The pelage is short and dense and is usually some shade of grey, often with white markings on the belly and scrotum. The tail has a course, tubercle-like appearance at the base and on the dorsal side, with a ridged fingertip patterning on the underside to facilitate gripping. The feet are large with five digits, only the opposable digit on each hind foot is without claws. The ears of the ground cuscus are prominent and naked. The pouch opens forward and contains four mammae.

==Behavior==
Cuscuses are generally arboreal folivore/frugivores, and are slow-moving and nocturnal, although hunters in New Guinea have observed them sunning themselves outside their burrows in the early morning. The tendency to nest in burrows makes this species vulnerable to hunting with dogs.

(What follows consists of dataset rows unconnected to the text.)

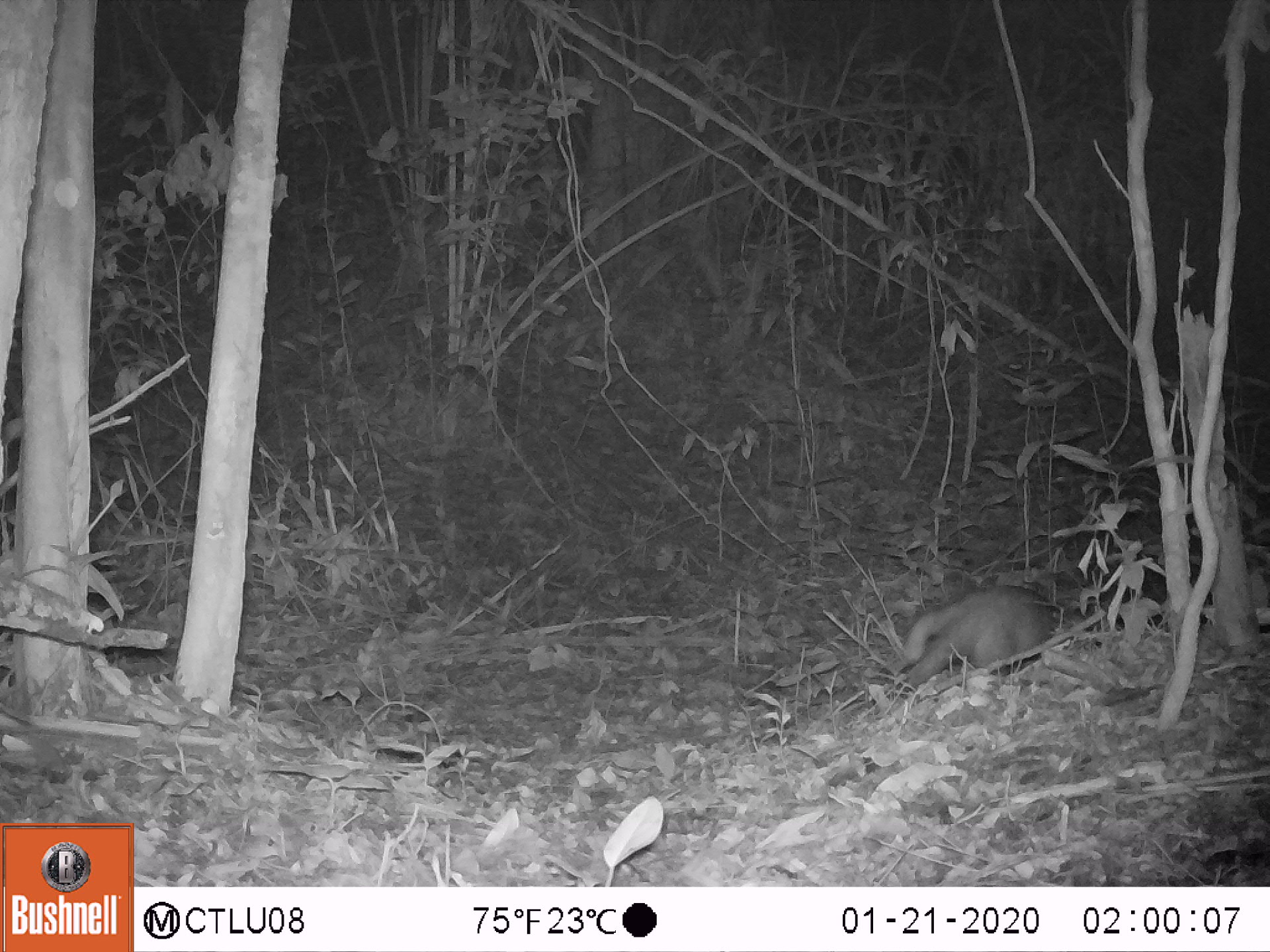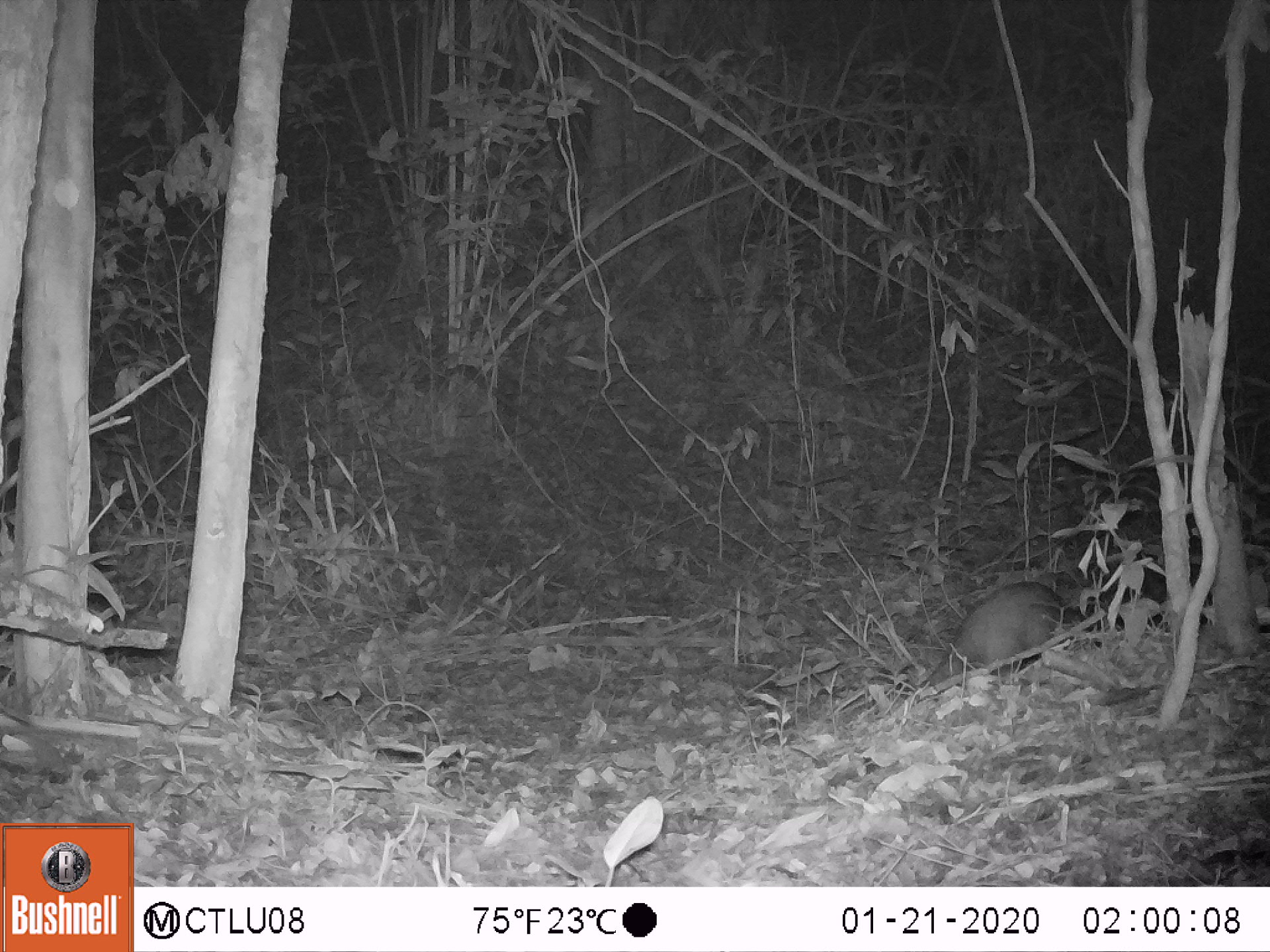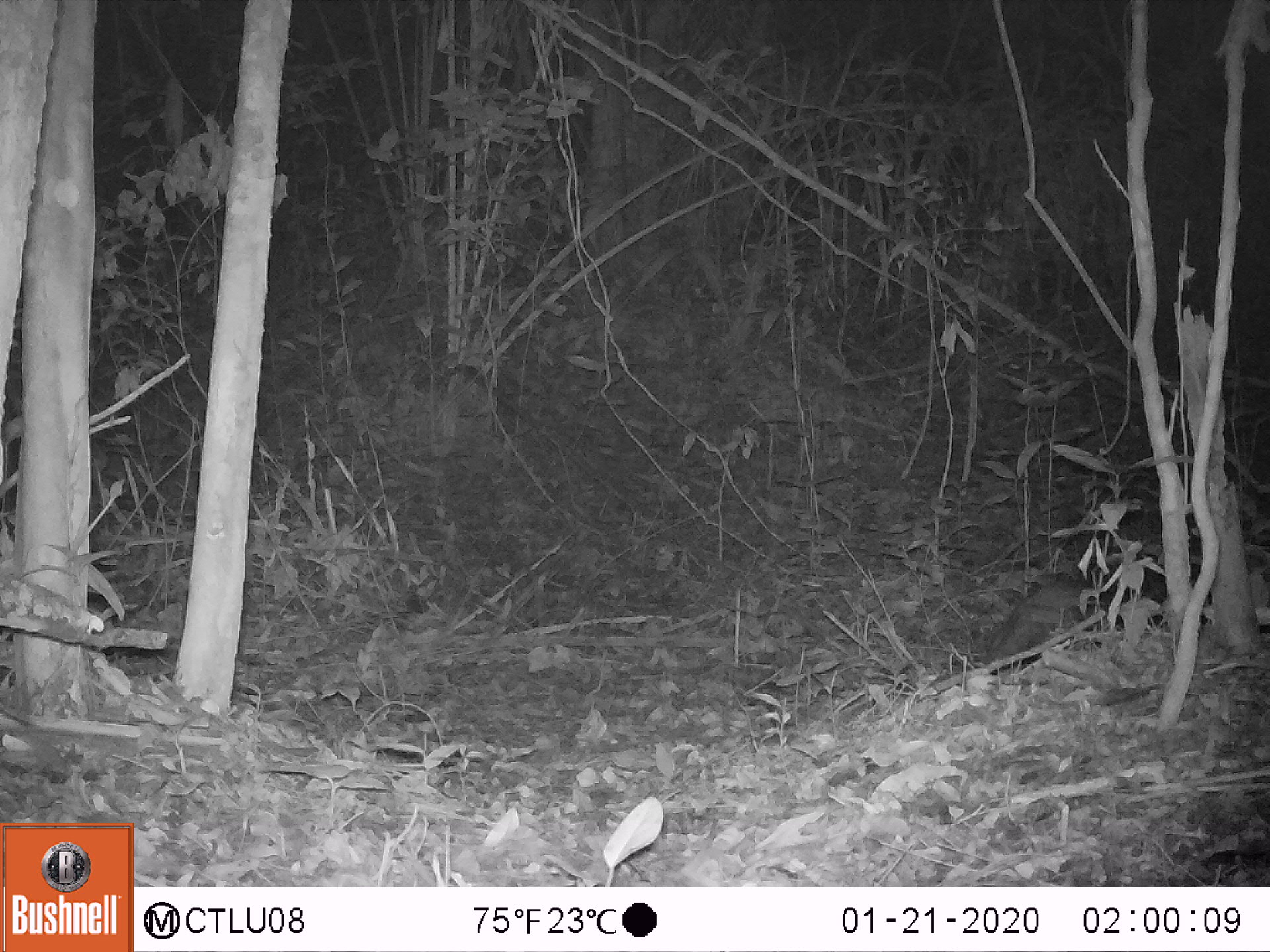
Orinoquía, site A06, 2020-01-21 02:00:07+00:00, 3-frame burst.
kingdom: Animalia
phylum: Chordata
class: Mammalia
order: Pilosa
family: Myrmecophagidae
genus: Tamandua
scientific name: Tamandua tetradactyla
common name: southern tamandua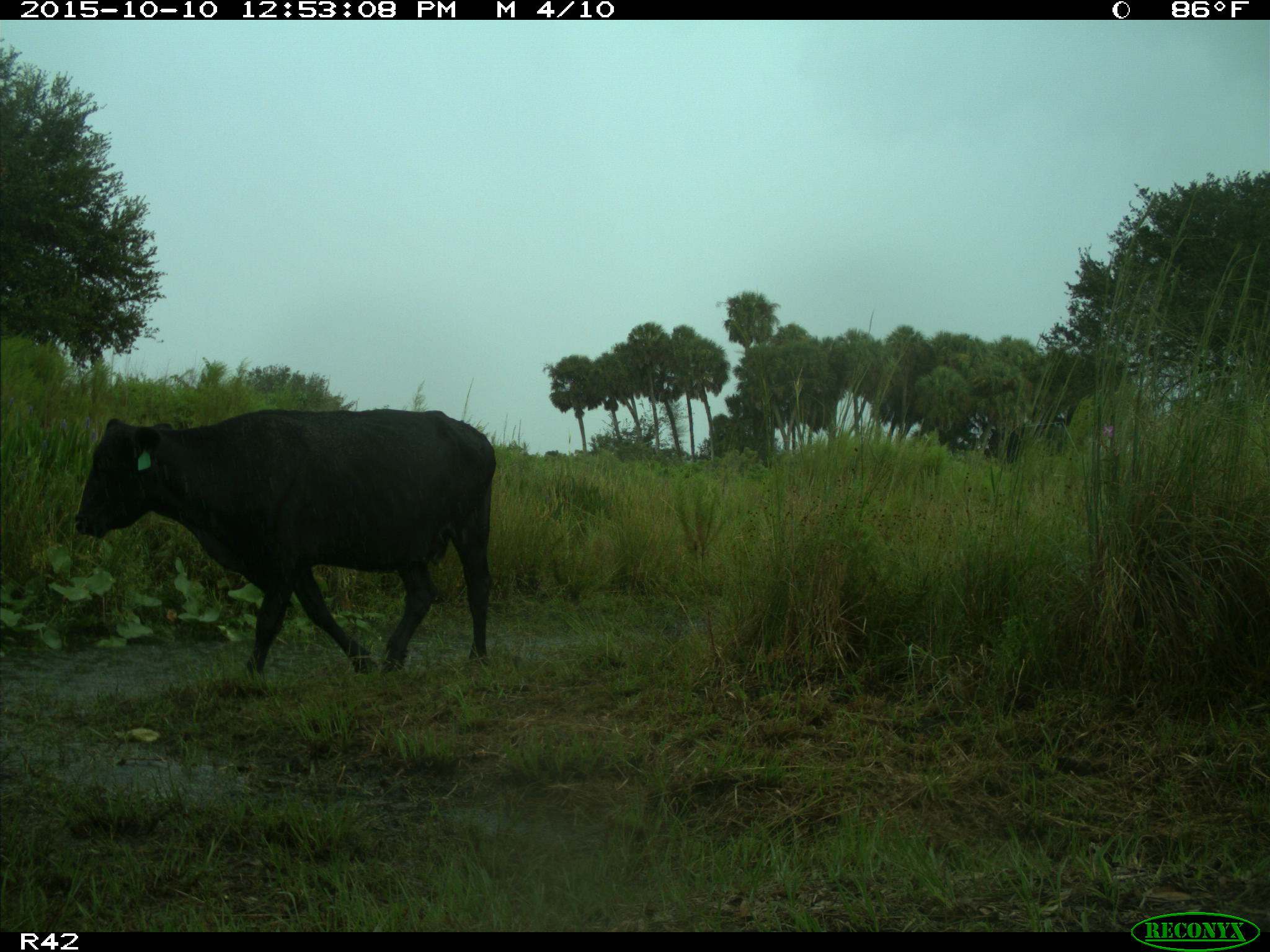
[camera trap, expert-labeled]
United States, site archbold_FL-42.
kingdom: Animalia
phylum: Chordata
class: Mammalia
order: Artiodactyla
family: Bovidae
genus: Bos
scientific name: Bos taurus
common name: domestic cow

The ground cuscus differs from all other phalangerids in spending its days in burrows in the ground and appears as comfortable at ground level as in the trees. Captive specimens are often described as being mainly arboreal, whereas wild ground cuscuses are generally described as a terrestrial species. Regarded as a solitary species, the ground cuscus fights by adopting a bipedal stance and lashing out with the forelimbs whilst emitting hissing and barking vocalisations. In captivity, compatible pairs can be housed together, but periodic fighting may still occur.

==Lifespan==
No information on longevity in the wild is available. A captive specimen was known to live for 18 years with 10 years not uncommon.

==Habitats==
The ground cuscus is endemic to New Guinea and Aru Islands and inhabits both forests and scrubland. It is most common at elevations between 500 and 1500 m but has been recorded as low as 200 m and as high as 2600 m. Swampy areas, deltas and floodplains are usually avoided. The ground cuscus is classified as "Least Concern" on the IUCN Red List, although it has been extirpated from parts of its original range by excessive hunting.